Transparent resin films have been attempted to be used in recent years as an alternative to glass substrates in applications such as image display elements or solar cell modules accompanying requirements for increased flexibility, lighter weight and reduced thickness.
FIG. 5 is a schematic cross-sectional view showing an example of a solar cell module in which a transparent resin film is used as a protective sheet.
This solar cell module 200 is generally composed of a solar cell 201 composed of crystalline silicon or amorphous silicon and the like, an encapsulant (filler layer) composed of an electrical insulator that seals the solar cell 201, a front protective sheet (front sheet) 203 laminated onto the front of the encapsulant 202, and a back protective sheet (back sheet) 204 laminated onto the back of the encapsulant 202.
In order to impart weather resistance and durability to the solar cell module 200 enabling it to withstand outdoor and indoor use over a long period of time, it is necessary to protect the solar cell module 201 and the encapsulant 202 from wind and rain, humidity, debris and mechanical impacts while also maintaining the inside of the solar cell module 200 in a sealed state that is completely isolated from the outside air.
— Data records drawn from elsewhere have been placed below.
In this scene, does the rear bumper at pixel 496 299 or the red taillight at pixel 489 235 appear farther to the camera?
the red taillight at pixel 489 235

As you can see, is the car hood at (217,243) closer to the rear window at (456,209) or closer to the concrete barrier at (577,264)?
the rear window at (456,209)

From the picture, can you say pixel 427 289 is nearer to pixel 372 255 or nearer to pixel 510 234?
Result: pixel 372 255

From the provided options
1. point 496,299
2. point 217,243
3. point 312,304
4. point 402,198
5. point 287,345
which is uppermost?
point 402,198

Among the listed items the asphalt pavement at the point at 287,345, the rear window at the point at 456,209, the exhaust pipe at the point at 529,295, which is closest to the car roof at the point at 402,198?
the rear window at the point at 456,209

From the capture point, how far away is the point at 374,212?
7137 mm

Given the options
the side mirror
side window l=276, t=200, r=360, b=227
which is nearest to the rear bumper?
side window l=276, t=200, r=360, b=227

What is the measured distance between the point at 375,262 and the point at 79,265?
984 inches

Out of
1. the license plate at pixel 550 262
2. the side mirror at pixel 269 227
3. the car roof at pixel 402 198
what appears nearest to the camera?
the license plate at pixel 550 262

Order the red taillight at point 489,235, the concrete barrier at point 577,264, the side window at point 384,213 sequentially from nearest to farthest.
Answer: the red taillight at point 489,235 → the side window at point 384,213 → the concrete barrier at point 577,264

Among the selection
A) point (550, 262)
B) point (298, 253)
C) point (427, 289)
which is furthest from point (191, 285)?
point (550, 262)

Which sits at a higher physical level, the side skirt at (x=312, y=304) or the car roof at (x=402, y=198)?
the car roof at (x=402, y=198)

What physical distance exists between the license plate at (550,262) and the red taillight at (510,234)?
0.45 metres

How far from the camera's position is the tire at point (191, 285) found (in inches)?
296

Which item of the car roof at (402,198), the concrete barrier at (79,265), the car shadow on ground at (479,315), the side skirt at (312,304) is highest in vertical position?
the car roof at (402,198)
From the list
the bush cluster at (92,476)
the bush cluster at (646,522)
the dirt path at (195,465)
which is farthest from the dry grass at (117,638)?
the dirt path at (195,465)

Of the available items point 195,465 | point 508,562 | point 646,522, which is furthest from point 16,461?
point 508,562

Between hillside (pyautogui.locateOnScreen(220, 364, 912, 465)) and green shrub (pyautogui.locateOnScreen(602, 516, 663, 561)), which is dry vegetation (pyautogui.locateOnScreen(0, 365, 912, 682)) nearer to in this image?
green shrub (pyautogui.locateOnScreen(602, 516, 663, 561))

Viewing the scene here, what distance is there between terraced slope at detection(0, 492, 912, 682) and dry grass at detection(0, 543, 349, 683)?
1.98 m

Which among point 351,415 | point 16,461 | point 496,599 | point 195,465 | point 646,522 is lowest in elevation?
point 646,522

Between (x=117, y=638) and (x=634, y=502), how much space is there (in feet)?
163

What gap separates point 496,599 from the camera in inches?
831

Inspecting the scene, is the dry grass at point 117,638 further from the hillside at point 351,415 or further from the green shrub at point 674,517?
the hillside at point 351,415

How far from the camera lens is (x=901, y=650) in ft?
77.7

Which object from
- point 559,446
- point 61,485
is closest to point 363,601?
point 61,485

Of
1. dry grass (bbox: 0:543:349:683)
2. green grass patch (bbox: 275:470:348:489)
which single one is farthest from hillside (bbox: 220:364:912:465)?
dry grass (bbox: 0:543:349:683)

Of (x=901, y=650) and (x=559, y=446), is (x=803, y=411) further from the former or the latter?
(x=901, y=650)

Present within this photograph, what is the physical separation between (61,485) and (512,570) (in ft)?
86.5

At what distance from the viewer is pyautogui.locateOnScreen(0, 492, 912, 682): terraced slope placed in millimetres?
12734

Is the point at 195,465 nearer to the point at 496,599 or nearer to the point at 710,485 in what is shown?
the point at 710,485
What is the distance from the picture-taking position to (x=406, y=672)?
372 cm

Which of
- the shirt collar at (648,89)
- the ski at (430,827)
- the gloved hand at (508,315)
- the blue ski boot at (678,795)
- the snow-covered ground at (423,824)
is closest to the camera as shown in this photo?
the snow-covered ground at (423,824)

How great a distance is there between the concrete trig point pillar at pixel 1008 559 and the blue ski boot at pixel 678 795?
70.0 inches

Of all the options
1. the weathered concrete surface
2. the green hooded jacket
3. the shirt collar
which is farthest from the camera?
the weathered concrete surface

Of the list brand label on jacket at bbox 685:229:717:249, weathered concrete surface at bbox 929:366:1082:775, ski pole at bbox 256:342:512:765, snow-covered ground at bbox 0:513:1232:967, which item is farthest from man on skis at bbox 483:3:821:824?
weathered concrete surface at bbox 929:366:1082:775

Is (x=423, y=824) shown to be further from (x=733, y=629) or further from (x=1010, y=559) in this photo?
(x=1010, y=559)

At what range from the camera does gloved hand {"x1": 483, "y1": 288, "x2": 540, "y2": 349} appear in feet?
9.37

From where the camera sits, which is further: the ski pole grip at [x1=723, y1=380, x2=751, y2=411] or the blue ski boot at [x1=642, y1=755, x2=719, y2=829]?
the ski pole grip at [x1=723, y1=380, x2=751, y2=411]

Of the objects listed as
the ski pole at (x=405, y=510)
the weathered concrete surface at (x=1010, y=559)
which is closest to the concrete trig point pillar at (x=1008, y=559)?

Consequently, the front sheet 203 and the back sheet 204 are required to have superior weather resistance, and are required to have a low level of water vapor permeability (superior gas barrier properties) in particular.
However, transparent resin films have poor gas barrier properties in comparison with glass substrates, and are unable to adequately prevent entrance of water vapor into solar modules as is. In addition, since transparent resin films have low surface flatness, when an electrode film is deposited on the surface thereof, protrusions that cause disconnections or short circuits are formed in the electrode film.
Therefore, a film (gas barrier film) has been proposed that is imparted with gas barrier properties by laminating an inorganic thin film having gas barrier properties onto a synthetic resin film by sputtering method and the like (see, for example, Patent Document 1).
However, although conventional gas barrier films have improved gas barrier properties in comparison with transparent resin films alone, they are still considered to be adequately satisfactory. In addition, the inorganic thin film is subject to the occurrence of cracking when the gas barrier films are bent, thereby resulting in the risk of gas easily permeating the film at locations where cracking has occurred.
In order to solve this problem of the occurrence of cracking caused by bending of the film, a technique has been proposed that makes the inorganic thin film resistant to cracking by alternately laminating an inorganic thin film and organic thin film on a synthetic resin sheet (see, for example, Patent Document 2). However, in addition the production process of this film being complex, adhesion between the inorganic thin film and organic thin film is low, thereby resulting in increased susceptibility to separation of the thin films.